Imagine-se no vaso e a luz apaga. Impossível sair para reativar a energia. Movimentar-se na hora crítica seria complicado. Você sacudiria os braços como Ivete Sangalo a cantar “Poeira, Poeira”...
O sistema pode funcionar na França, mas na Bahia, terra de vatapás, acarajés e que tais, qualquer mortal precisaria de, no mínimo, uma hora até estar em condições de sair sem avarias. No claro ou no escuro.
O papo aconteceu há mais de um ano. Recebo telefonema de pessoa com voz conhecida:
- E aí, cara. Você vai ou não vai capinar o meu quintal?
Acostumado com as brincadeiras do amigo, dou corda:
- Parece boa ideia. Se você pagar bem, posso até topar, embora a coluna prejudique a velocidade do serviço.
O contratante insiste, ansioso. Deve ser tremendo matagal. Posso cobrar acima da tabela:
- Sem brincadeira, cara. Você ficou de vir e me deixou na mão. Você vem ou não vem?
Continuo interessado:
- Se pagar bem, aceito. Tem o problema da coluna, mas talvez dê para fazer.
Foi quando lhe caiu a ficha. Percebido o engano, ele tentou consertar:
- Cara, desculpe. Liguei para o número errado. Eu quero falar com o jardineiro, o Francisco. Sem querer, teclei em Fernando.
Recuso o pedido de desculpas
- Entendi, mas agora eu estou interessado. Vai depender de quanto você paga. Ando sedentário. A capina me fará bem.
Caímos na gargalhada, conversamos rapidamente (milagre, quando se trata de papo da dupla) e desligamos. Contei a história no Facebook.

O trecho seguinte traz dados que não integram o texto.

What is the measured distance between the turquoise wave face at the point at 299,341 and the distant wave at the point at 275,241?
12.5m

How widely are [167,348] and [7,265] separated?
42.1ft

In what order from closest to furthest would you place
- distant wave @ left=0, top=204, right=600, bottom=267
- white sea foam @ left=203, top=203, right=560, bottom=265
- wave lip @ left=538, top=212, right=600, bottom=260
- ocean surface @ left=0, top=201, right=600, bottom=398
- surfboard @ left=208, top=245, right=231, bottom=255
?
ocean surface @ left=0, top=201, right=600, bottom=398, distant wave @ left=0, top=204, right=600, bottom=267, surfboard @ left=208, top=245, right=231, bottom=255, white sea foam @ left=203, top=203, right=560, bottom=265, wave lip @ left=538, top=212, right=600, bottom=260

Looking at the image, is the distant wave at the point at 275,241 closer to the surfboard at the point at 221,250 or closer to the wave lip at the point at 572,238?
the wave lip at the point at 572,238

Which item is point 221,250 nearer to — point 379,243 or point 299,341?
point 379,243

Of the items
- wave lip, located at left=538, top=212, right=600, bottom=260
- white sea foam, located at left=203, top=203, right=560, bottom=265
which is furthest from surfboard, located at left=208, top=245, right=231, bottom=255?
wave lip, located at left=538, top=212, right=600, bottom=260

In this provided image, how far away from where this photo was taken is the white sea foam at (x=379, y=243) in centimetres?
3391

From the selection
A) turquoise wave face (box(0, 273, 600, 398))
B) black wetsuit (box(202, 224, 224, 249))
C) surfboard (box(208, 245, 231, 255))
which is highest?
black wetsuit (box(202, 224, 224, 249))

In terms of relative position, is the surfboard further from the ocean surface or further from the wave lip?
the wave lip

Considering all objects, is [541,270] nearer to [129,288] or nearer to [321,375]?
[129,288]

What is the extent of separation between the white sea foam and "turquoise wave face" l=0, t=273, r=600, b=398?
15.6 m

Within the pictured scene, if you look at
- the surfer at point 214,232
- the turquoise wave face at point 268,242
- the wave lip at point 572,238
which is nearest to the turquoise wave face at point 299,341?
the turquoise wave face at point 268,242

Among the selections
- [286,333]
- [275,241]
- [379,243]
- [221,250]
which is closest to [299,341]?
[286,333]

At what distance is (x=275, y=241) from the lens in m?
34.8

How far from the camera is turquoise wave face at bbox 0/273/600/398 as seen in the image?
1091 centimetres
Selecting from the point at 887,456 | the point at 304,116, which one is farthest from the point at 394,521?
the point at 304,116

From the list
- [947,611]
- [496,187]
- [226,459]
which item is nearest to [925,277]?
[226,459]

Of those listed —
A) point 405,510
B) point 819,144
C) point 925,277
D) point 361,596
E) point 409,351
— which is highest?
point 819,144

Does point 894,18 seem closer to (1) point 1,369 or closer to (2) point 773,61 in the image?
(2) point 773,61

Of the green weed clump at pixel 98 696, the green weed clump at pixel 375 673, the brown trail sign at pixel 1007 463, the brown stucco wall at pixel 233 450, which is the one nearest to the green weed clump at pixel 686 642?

Logo choveram opiniões diversas. Rui Figueiredo advertia-me sobre a fama de “canguinha” do contratante. Eu devia recusar o serviço. A professora Vângela Morais foi econômica: “Esses dois...”
O tempo passou. Hoje, 8 de agosto, recebo telefonema da mesma pessoa:
- Desculpe, cara. Não atendi a sua ligação porque estava capinando o quintal.
Logo lembrei-me do papo da capina. Comentei com ele, rimos, tratamos outros assuntos e, no final, ele me confidenciou:
- Capino só de sunga. Assim, mantenho a forma e ninguém sabe como consigo o bronzeado.
Enfim conhecemos o segredo do Barão, o feliz proprietário do quintal onde, quando o Francisco some e jornalistas rejeitam o serviço, ele queima calorias e pega aquela cor caprichada. Acompanhado? Aí você já quer saber demais.